There are several price patterns when it appears that you need to enter orders immediately and the most typical of them is the Cup and Handle pattern. It is considered perfect because it has many No.1 categories compared to the patterns that I have introduced before such as the largest size, longest formation time, and highest profit. Let’s find out what the Cup and Handle pattern is and how to get the most profit with it.
What is the Cup and Handle pattern?
The Cup and Handle pattern was discovered by the legendary American investor – William J.O’Neil in 1988. The meaning of its name is simple because this pattern is shaped like a cup with a handle.
In the Forex market, price patterns are quite diverse. Therefore, naming the pattern with its shape is the best way to distinguish them. In theory, this pattern usually appears after an uptrend, which is a signal that the price will continue the preceding trend. However, in some cases, it is also formed at the end of a downtrend and is a sign of a reversal.

Features
The Cup and Handle pattern consists of two parts, specifically as follows.
Cup
– The cup is formed after an uptrend with a minimum decline of 30% of that trend. This phase can be seen as the perfect start to the upside breakout right after the handle is fully confirmed.
– Initially, the market was in an uptrend and then began to decrease gradually forming the body of the cup on the left.
– Sometime later, the price moves to the bottom of the cup and begins to correct upwards to complete the right body of the cup.
Handle
– After the cup part is completed, the market will have a slight pullback with a common depth of ⅓ of the cup height. It should be noted that this depth should not be longer than ½ of the depth of the cup.
– After the accumulation period, the price corrects upwards to form a complete handle. Then if the price keeps rising to break out of the handle, this is when the cup and handle pattern is confirmed.
Crowd psychology when the pattern appears
Usually, when the U-shaped part of the cup appears, the price will drop slightly. Inexperienced investors will be very discouraged at this point. Meanwhile, in the left part of the cup, there will be a tendency to decrease the trading volume. When the price reaches a certain level, it will start the accumulation period.
This is reflected in the trading volume which will tend to increase. When the peak is reached, the price there now acts as a resistance level. Investors will start taking profits by selling.
The sale at this time will contribute to the handle formation. Investors continue to buy again, when the price breaks through the resistance level in a long term it will be considered the end.

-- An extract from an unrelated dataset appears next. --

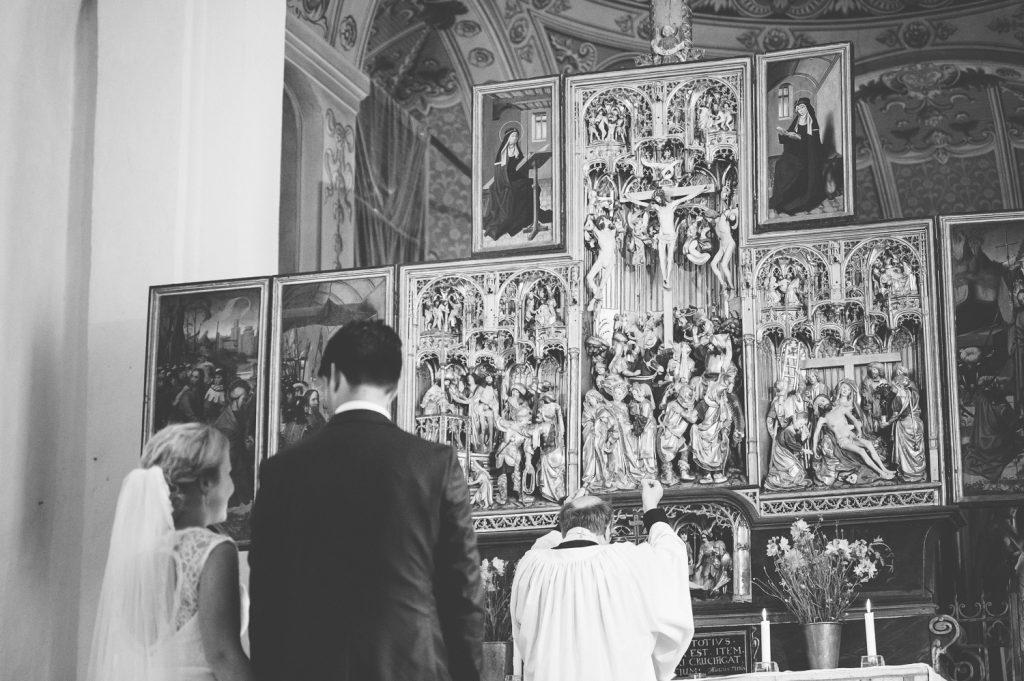 Vigsel i Veckholms kyrka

What is a beautiful Cup and Handle pattern?
As I said above, this pattern takes a long time to form. Therefore, their frequency of occurrence on the chart is not as much as other types of patterns. The period for this pattern to be formed is also full of fluctuation with continuous bullish and bearish movements. Thus, not every trader can guess that it is a cup and handle pattern.

To be a beautiful cup, it is necessary to meet some criteria as follows.
– The cup part must resemble a bowl or the round bottom resembles the letter U. If the bottom is like the letter “V”, the signal will not be as accurate as of the cup with a U-shaped bottom.
– Cup depth: Ideally, it should be ⅓ of the depth of the previous uptrend.
– Handle: it will have to slope down to have the highest efficiency. This is also the part of the price that shows a final consolidation before reversing. So the price correction t is only 1/3 of the cup body. It shouldn’t be too deep. If it drops more than 50%, it will not be considered a beautiful cup and handle.
In addition, the edges of both sides of the cup must be horizontal, not tilted too much. Because they are seen as a strong resistance level. If the price breaks through the resistance, it will often go very far.
How to trade effectively with Cup and Handle price pattern
The trading strategy with this pattern is quite simple. Because you only need to determine the standard time to enter a bullish order, 80% of the problem has been solved.
Specifically, to place bullish orders, you can do it in two ways.
Place a bullish order as soon as the price breaks out of the handle.

Open a bullish order when the price returns to test the top of the cup when it changes from the resistance to the support.

Stop loss: Place at the bottom of the handle
Take profit: Set at an increment equal to the height of the cup (from the bottom of the cup to the top of the cup).
Above are the details of the cup and handle pattern. Hope this article can help you understand its meaning and how to use it in Forex. From there, you can make the right decision to make a profit when it appears.